(WRITTEN EXERCISE) Pull out and copy each line in the records below that contains the word "scene", matching its case exactly.

(DATA TO USE)
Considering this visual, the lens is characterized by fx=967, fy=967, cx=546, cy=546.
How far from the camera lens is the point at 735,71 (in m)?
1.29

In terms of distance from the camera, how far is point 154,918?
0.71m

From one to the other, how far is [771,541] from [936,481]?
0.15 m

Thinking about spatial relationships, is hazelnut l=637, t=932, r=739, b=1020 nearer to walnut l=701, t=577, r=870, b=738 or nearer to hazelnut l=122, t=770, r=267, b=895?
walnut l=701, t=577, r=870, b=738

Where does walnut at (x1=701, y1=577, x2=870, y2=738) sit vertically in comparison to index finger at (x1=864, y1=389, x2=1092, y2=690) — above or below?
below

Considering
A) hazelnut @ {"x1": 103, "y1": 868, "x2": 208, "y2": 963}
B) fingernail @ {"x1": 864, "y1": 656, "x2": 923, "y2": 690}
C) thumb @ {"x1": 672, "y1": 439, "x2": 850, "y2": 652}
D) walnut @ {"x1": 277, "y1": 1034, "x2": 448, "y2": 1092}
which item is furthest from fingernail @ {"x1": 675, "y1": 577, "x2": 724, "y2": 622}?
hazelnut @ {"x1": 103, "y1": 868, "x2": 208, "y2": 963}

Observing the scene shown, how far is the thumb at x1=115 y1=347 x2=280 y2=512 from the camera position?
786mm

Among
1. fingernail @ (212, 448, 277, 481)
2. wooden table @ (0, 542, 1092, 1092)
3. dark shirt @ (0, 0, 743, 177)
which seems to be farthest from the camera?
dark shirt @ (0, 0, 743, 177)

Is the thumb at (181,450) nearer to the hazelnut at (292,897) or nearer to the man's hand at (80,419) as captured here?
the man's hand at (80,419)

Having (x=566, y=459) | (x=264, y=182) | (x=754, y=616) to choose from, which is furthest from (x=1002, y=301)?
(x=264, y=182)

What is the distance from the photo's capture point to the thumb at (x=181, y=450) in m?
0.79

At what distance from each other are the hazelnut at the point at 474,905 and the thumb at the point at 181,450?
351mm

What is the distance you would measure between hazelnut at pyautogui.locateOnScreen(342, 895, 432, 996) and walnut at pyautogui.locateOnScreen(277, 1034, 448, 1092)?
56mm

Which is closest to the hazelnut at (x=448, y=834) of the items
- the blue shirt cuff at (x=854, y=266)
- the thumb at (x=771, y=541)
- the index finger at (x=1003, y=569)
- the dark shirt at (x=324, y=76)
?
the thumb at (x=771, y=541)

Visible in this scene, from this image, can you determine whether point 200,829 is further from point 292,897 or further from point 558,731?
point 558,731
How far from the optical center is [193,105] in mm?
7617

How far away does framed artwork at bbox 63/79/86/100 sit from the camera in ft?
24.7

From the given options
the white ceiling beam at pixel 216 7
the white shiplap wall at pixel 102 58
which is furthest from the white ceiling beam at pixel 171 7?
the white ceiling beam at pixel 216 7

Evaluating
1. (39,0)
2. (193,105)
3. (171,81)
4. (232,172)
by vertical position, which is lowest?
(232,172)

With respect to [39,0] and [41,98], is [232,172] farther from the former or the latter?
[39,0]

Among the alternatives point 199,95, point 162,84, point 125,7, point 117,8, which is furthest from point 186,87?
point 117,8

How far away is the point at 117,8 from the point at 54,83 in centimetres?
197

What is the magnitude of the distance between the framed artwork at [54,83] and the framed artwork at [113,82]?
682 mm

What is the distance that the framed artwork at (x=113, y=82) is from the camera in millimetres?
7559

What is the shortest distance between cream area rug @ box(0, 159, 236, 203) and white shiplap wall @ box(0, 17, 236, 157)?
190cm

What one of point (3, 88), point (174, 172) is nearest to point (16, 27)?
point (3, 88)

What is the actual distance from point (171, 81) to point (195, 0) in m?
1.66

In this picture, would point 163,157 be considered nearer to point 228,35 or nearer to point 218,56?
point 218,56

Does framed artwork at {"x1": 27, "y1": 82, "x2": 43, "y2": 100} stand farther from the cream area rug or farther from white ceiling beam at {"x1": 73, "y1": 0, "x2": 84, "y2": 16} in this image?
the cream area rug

...

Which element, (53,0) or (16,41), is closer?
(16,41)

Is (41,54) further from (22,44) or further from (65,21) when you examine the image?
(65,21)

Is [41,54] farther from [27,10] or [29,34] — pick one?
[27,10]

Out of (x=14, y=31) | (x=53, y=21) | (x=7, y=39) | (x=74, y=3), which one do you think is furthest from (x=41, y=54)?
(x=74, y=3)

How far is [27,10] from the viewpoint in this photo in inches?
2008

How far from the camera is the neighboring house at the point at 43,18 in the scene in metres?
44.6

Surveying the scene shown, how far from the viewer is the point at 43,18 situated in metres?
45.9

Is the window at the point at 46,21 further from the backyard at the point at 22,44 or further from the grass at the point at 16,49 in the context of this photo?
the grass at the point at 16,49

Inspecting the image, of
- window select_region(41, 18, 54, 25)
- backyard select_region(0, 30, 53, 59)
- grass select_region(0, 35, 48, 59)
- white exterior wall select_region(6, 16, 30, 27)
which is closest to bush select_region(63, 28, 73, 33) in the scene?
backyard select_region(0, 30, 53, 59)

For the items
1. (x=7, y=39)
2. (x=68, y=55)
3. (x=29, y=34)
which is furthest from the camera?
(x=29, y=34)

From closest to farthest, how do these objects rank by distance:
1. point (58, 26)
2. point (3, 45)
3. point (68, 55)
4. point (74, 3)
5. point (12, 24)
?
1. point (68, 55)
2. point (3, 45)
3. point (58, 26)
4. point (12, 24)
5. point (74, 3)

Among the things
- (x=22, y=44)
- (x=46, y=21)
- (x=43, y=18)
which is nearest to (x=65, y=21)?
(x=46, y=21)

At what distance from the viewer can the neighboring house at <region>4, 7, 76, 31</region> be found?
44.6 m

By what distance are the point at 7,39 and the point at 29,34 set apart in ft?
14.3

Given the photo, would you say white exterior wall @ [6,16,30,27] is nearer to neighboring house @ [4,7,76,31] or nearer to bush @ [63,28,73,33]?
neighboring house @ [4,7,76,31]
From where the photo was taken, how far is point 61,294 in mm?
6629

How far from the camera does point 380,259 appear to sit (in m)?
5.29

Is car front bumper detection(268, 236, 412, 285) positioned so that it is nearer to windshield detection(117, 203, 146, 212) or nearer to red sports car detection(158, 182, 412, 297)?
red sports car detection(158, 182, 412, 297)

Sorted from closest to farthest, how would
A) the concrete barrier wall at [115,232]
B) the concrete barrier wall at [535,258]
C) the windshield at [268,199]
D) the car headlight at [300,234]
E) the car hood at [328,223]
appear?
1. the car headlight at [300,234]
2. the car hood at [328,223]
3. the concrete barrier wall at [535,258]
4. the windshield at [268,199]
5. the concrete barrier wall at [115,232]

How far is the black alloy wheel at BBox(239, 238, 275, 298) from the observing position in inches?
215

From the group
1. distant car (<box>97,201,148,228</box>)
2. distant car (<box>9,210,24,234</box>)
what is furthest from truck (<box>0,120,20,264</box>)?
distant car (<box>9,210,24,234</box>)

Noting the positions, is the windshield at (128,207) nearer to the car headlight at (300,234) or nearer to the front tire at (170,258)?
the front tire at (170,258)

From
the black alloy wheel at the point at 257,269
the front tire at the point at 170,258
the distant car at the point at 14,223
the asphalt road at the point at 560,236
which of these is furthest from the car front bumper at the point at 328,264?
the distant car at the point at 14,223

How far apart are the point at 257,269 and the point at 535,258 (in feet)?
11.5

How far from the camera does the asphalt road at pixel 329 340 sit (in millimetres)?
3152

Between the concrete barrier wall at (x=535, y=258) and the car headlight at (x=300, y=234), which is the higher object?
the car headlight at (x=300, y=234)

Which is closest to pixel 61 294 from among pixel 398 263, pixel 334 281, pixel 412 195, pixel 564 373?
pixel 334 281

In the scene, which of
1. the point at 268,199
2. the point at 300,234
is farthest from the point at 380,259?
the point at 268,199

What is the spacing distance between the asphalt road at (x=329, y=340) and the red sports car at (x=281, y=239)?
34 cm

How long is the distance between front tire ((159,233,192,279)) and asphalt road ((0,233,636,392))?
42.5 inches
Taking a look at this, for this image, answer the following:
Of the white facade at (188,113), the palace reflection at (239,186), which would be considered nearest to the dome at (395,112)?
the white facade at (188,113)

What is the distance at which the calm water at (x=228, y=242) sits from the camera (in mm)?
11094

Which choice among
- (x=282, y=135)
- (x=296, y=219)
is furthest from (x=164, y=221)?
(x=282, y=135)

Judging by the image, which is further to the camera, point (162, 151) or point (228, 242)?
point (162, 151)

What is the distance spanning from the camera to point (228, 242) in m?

(EXERCISE SOLUTION)
Observing the scene shown, how far is the thumb at x1=115 y1=347 x2=280 y2=512 from the camera position?
Visible in this scene, from this image, can you determine whether point 200,829 is further from point 292,897 or further from point 558,731?
How far from the camera is the neighboring house at the point at 43,18 in the scene in metres?
Surveying the scene shown, how far from the viewer is the point at 43,18 situated in metres?
which is closest to bush select_region(63, 28, 73, 33) in the scene?
In the scene, which of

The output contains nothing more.